Huit mois après les manifestations ayant suivi la présidentielle d’octobre 2025, près de 500 citoyens croupissent toujours dans les geôles camerounaises. Entre détentions provisoires qui s’éternisent, décès en milieu carcéral et recours contesté aux tribunaux militaires, le dossier devient une patate chaude pour le système judiciaire, alors que les familles des prévenus, désespérées, crient à l’arbitraire.
Le silence qui entoure le sort de ces centaines de citoyens est aussi assourdissant que la détresse qui règne derrière les murs des prisons de Kondengui, Douala, Bafoussam ou Foumban. Depuis octobre 2025, environ 500 personnes attendent leur procès. Pour la défense, cette attente prolongée a dépassé le stade de la procédure judiciaire pour devenir, selon les mots de Maître Fabien Kengne, une véritable « punition collective ».
L’urgence humanitaire et juridique
Le constat dressé par l’avocat est alarmant. En ce mois de juin 2026, la mort de deux détenus à la prison centrale de Yaoundé, faute de soins appropriés, est venue rappeler l’urgence de la situation. Me Kengne fustige une détention qu’il juge arbitraire : « Les faits ayant été constatés en flagrant délit, aucun témoin n’est requis. Ces personnes devraient passer en jugement direct. »

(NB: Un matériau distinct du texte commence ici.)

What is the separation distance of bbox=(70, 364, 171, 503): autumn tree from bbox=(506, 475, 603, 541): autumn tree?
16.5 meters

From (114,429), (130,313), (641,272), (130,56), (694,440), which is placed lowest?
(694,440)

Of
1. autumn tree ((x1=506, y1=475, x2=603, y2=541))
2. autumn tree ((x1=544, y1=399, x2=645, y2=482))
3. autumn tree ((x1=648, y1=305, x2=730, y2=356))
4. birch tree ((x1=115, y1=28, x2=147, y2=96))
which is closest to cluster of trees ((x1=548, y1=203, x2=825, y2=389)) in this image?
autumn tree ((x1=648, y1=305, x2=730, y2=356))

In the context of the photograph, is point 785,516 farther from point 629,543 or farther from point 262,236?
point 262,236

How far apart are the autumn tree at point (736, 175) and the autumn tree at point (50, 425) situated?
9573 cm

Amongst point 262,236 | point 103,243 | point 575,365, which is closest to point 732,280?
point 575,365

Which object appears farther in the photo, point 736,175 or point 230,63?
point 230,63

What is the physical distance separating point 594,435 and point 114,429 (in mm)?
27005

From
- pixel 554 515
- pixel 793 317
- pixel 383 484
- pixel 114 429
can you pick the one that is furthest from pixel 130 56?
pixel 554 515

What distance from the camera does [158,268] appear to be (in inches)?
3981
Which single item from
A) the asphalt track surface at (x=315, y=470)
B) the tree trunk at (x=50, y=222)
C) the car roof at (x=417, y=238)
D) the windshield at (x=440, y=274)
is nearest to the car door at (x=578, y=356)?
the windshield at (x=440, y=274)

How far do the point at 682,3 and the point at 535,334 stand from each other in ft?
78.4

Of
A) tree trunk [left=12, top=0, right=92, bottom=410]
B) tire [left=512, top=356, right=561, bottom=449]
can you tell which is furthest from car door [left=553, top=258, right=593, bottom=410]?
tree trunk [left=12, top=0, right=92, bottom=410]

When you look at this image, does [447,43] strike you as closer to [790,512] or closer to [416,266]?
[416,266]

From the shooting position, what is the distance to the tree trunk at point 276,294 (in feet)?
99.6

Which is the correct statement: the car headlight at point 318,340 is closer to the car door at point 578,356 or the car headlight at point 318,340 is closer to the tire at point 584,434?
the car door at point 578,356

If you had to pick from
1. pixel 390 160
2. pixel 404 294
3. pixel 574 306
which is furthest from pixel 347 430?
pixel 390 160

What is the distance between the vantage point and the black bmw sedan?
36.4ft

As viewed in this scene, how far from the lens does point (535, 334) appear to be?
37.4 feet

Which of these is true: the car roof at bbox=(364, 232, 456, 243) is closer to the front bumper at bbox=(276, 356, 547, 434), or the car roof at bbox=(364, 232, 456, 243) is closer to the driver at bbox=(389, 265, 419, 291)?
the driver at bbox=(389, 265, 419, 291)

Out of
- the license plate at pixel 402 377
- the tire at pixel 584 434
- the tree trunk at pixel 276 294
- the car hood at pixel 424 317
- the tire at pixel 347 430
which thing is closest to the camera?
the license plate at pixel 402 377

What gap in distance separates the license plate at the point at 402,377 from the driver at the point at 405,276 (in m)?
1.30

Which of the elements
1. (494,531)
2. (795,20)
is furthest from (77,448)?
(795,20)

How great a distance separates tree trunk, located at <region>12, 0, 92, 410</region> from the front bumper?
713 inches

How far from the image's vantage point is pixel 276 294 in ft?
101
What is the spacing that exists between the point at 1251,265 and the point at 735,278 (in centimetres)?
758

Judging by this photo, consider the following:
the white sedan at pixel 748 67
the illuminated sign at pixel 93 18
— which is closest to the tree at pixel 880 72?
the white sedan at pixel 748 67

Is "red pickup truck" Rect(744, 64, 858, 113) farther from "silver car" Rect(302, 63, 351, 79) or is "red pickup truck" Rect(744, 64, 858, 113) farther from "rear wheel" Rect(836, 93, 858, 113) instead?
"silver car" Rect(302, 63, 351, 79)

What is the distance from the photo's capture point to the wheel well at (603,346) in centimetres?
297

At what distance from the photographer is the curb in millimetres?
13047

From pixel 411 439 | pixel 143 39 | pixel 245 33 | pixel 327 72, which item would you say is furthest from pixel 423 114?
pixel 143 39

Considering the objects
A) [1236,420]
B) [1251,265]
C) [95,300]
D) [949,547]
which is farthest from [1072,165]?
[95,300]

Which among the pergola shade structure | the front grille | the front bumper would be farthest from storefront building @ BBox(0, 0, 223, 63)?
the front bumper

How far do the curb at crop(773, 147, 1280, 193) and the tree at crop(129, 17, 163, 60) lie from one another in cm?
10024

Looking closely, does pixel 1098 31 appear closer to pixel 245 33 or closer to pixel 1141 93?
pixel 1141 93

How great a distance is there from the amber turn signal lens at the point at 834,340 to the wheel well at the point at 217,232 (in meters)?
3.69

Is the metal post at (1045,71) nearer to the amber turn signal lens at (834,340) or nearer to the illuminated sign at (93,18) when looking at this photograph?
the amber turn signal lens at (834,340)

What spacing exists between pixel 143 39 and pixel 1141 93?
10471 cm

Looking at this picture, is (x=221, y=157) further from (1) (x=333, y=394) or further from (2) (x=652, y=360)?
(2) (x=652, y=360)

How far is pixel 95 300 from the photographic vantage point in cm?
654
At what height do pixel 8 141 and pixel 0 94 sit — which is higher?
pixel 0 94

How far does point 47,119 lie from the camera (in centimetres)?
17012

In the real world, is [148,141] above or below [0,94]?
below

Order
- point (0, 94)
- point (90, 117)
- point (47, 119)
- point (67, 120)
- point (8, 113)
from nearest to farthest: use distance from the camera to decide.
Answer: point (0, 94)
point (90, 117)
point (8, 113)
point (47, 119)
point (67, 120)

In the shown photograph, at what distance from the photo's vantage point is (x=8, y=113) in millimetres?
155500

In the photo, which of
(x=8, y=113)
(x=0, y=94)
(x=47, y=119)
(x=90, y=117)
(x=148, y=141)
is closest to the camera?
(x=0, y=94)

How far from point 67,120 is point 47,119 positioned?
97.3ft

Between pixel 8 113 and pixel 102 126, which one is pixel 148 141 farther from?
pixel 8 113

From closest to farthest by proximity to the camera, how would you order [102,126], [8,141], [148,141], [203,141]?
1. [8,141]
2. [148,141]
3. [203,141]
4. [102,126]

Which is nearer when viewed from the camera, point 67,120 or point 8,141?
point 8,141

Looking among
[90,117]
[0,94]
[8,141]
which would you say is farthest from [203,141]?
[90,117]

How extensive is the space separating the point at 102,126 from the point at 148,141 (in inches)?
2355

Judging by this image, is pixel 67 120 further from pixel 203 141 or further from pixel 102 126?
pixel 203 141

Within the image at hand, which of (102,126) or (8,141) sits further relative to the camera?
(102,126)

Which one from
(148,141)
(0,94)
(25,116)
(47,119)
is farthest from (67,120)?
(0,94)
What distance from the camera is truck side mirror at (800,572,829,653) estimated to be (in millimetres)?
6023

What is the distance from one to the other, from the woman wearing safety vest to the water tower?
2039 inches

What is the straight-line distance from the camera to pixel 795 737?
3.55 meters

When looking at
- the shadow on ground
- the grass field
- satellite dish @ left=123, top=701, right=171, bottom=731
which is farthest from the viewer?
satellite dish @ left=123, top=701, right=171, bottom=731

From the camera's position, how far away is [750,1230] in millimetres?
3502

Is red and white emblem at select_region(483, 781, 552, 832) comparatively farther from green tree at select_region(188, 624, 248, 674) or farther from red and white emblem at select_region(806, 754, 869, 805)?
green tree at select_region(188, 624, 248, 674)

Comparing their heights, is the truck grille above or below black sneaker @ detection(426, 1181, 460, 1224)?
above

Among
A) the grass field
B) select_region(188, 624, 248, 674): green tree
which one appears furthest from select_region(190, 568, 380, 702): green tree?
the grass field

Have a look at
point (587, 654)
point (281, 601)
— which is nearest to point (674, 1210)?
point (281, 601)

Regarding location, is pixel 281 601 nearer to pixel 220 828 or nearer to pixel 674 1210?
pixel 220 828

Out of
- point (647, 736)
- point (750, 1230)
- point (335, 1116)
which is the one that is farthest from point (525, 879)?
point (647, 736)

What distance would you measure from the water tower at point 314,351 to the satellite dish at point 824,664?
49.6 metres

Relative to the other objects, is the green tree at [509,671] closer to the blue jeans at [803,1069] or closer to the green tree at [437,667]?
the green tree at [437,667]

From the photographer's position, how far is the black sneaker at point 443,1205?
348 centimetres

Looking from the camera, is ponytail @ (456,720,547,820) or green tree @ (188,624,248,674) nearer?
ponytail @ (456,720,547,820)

Au-delà de la lenteur, c’est la compétence de la juridiction saisie qui interroge. Ces civils sont pour la plupart poursuivis devant des tribunaux militaires pour des chefs d’accusation allant de l’insurrection au simple défaut de carte nationale d’identité. Une militarisation de la réponse judiciaire que dénoncent les organisations des droits de l’homme, y voyant une volonté délibérée de museler toute expression politique.
La posture du RDPC
Face à cette fronde, le camp du pouvoir appelle à la retenue. Pour Patrick Rifoe, communicant du Rassemblement démocratique du peuple camerounais (RDPC), il convient de ne pas instrumentaliser le dossier. « Si des gens sont innocents, les procédures les innocenteront », assure-t-il, tout en concédant un besoin de célérité. Selon lui, la lenteur actuelle trouverait sa source dans un manque de moyens logistiques de l’appareil judiciaire, et non dans une volonté politique de maintien en détention.
Pourtant, force est de constater que le sujet reste tabou dans l’hémicycle. Alors que la session parlementaire de juin vient de s’achever, aucune interpellation officielle n’a été portée au gouvernement sur ce dossier qui divise profondément l’opinion.
Dans l’attente d’un procès qui se fait désirer, ce sont des familles entières qui restent suspendues à une décision de justice dont l’horizon demeure, pour l’heure, parfaitement bouché. Au Cameroun, la ligne est mince entre la sérénité de la procédure et l’oubli des prévenus.